____ Source material
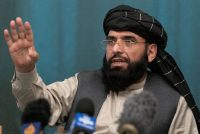 Suhail Shaheen, Afghan Taliban spokesman and a member of the negotiation team gestures while speaking during a joint news conference in Moscow on July 22. (Alexander Zemlianichenko/AP)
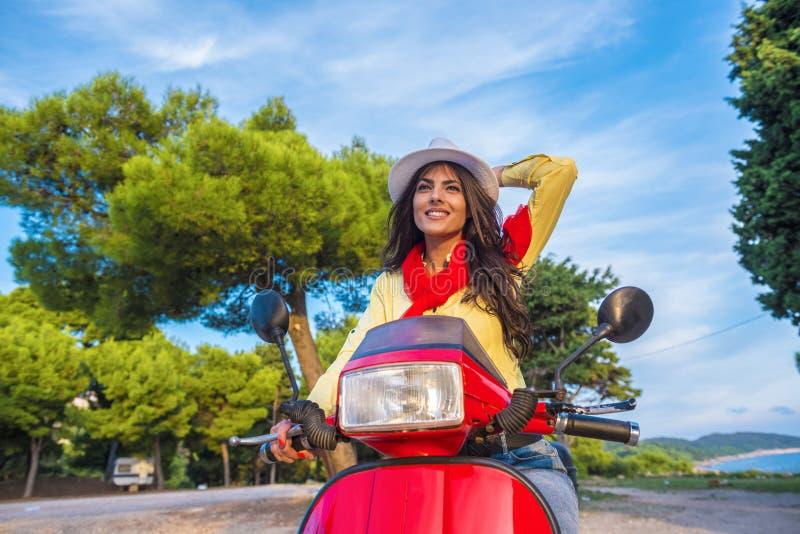 Schließen Sie herauf Lebensstilbild der jungen modernen Frau in der zufälligen Ausstattung, die auf Roller auf der Straße sitzt stockfotografie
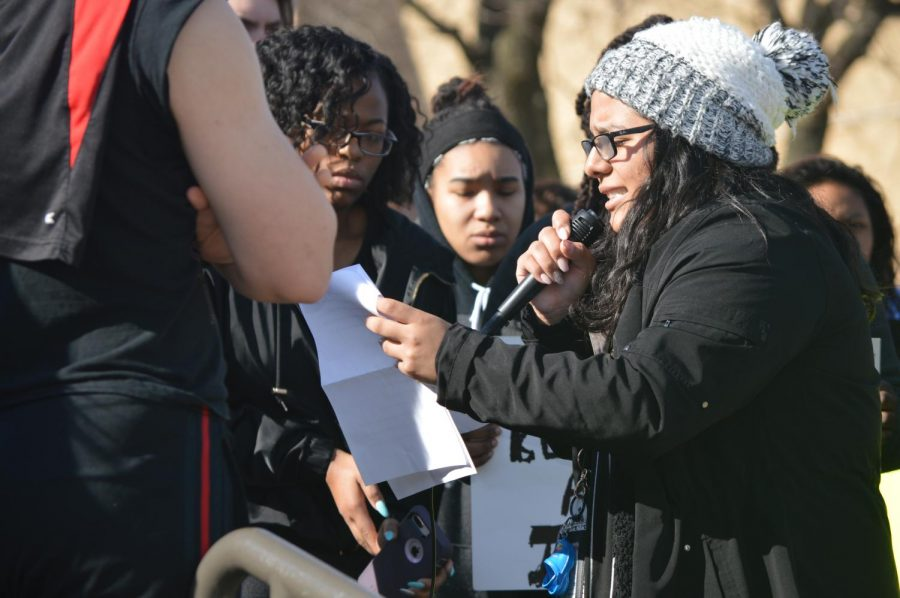 Alondra Lavariega, class of 2018, is emotional as she presents her speech to her fellow students and community members during the walk-out.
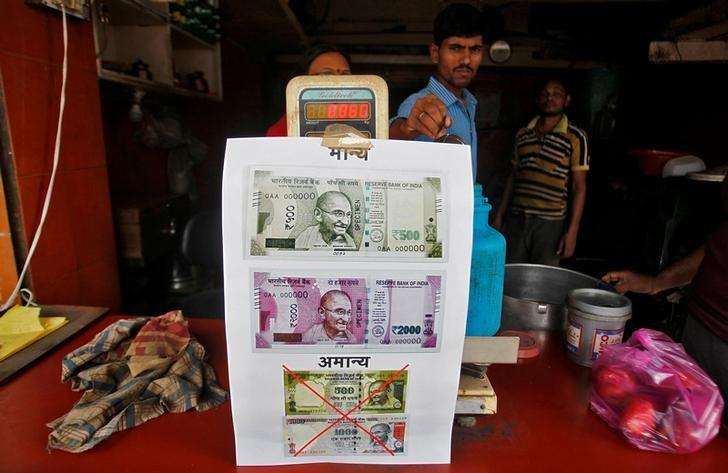 FILE PHOTO: A notice is pasted at a shop stating the refusal of the acceptance of the old 500 and 1000 Indian rupee banknotes and acceptance of the new 500 and 2000 Indian rupee banknotes, in Allahabad, India, November 10, 2016. REUTERS/Jitendra Prakash/File photo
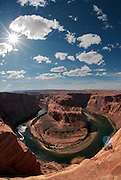 The sun creates a star shape above Horseshoe Bend outside of Page, Arizona. Missoula Photographer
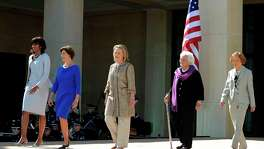 (FILES) In this file photo taken on April 25, 2013 US First Lady Michelle Obama (L) and former First Ladies (L-R) Laura Bush, Hillary Clinton, Barbara Bush and Roslyn Carter arrive on stage to attend the George W. Bush Presidential Center dedication ceremony in Dallas, Texas.  Former US first lady Barbara Bush died on Tuesday, April 17, 2018 at the age of 92 / AFP PHOTO / Jewel SAMADJEWEL SAMAD/AFP/Getty Images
________
**Work instructions**.
Leave every picture out and copy precisely the lines from the one containing "The sun creates" through the last line of the data above, both ends included.

**The answer**.
 The sun creates a star shape above Horseshoe Bend outside of Page, Arizona. Missoula Photographer
 (FILES) In this file photo taken on April 25, 2013 US First Lady Michelle Obama (L) and former First Ladies (L-R) Laura Bush, Hillary Clinton, Barbara Bush and Roslyn Carter arrive on stage to attend the George W. Bush Presidential Center dedication ceremony in Dallas, Texas.  Former US first lady Barbara Bush died on Tuesday, April 17, 2018 at the age of 92 / AFP PHOTO / Jewel SAMADJEWEL SAMAD/AFP/Getty Images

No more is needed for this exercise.